I only have a 21 mo, so my frame of reference is different, but I'm really working on never saying anyhting 3 or more times.

I make a request, and if DD doesn't start to do whatever it is I want, I then make a second request while guiding her/helping her/working with her to do whatever it was.

For example, she's done with her blocks. i can't just leave them all over the floor, they hurt when stepped on and she falls a lot when they are scattered around and she's not focused on them. I'll say "DD, clean up the blocks please! Clean up time!" If she doesn't start to clean them up within a reasonable amount of time, I get down on the floor with her while saying "Clean up time!" and start putting them away. She always helps, or takes over the task at hand.

I've found that if I have to say anything three times, I get frustrated and anxious, so I've been purposely taking steps to avoid that.

So, in that situation, I would have said "Your animal's outside on the porch, can you go get it before it gets ruined?" If he didn't go get it before he started on his next activity, I'd go to him, touch his shoulder, and say "remember your animal is outside. let's go get him," and we'd both go out.


----------



## GoBecGo (May 14, 2008)

I'd have explained very clearly and in a way that i was SURE she understood that unless she went and got it the toy could get ruined and then i'd have left the ball in her court. I don't know how long it was between you getting it and him remembering but unless it was a few days it's unlikely the toy would have been ruined. I do not re-buy anything that's lost or ruined unless i myself lost or ruined it.

In general DD is pretty good at picking up her toys. Sometimes i ask her to help me, sometimes she asks me to help her (depending on who noticed bedtime is imminent first). We always share the picking up but we almost always shared the playing too.

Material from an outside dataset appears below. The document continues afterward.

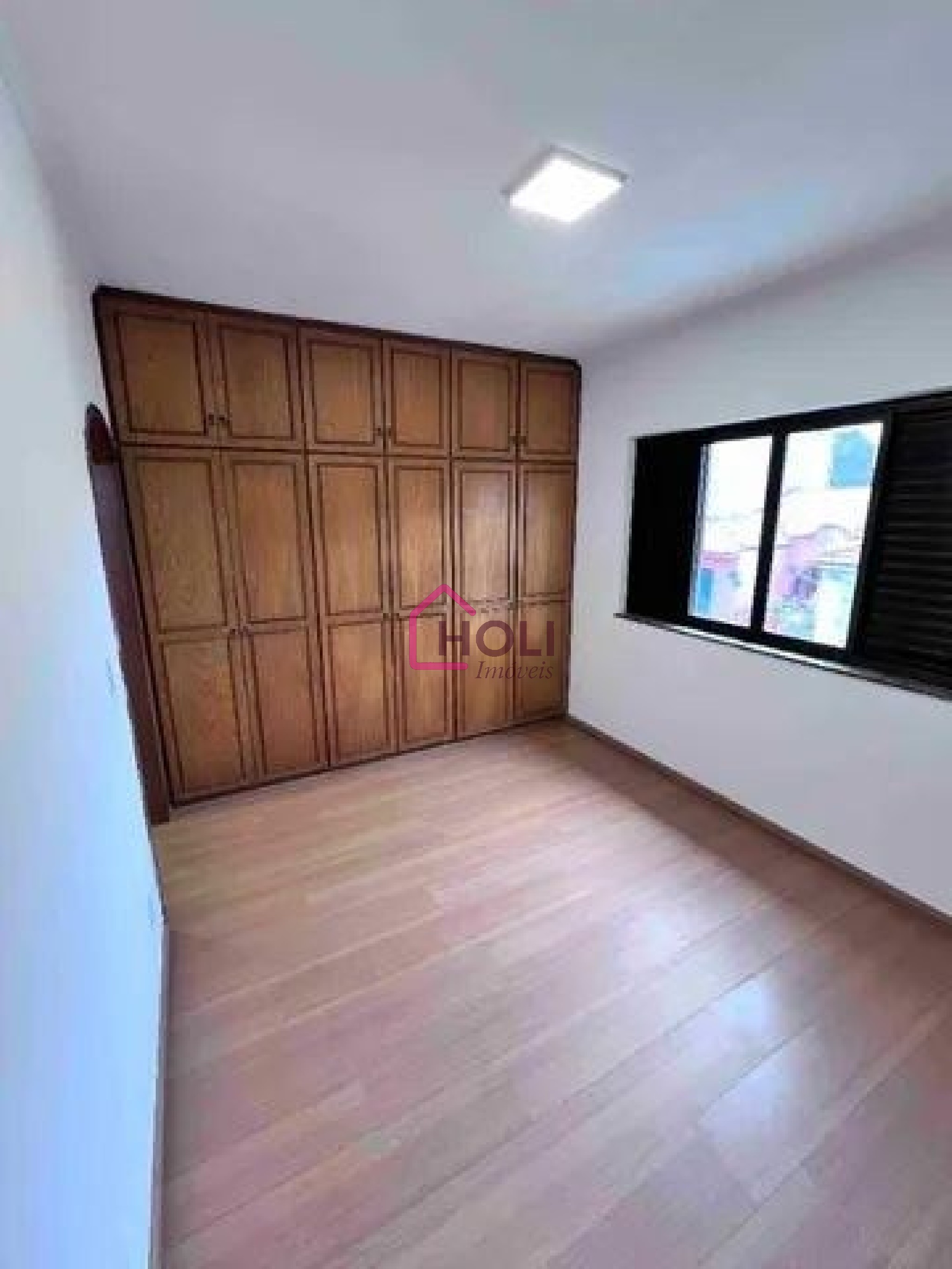 Casa, 3 quartos, 140 m² - Foto 6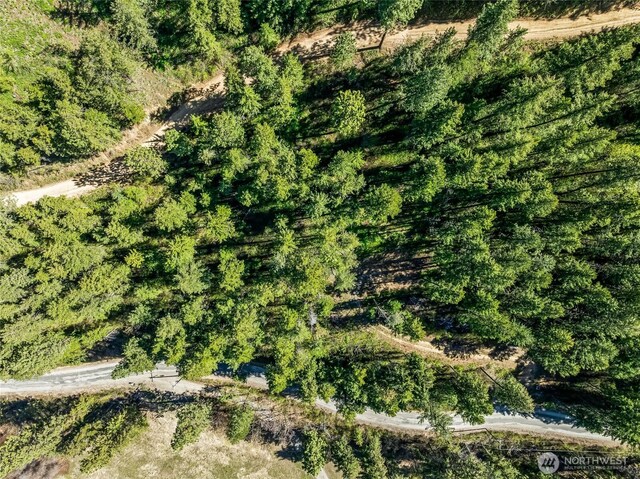 8325 Taber Rd, Cashmere, WA 98815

To me the reality is that if you leave your stuff lying about it will get ruined, so if she does and it does, well, i guess she learned something. If i let her take a precious toy out of the house i assist her in not losing it (if she's in the meitai i fasten the toy to the shoulder strap with a ribbon because if she falls asleep she cannot be expected to hang on to it, if she's out for a little walk and takes a toy i remind her to hang onto it and pick it up if she drops it) but she's 27 months. I won't still be doing that in 4 years.


----------



## cyndimo (Jul 20, 2005)

I was going to suggest what Ruthla said!
(In our life, it's a little pared down as DS is only nearly 3, but the idea is the same.)


----------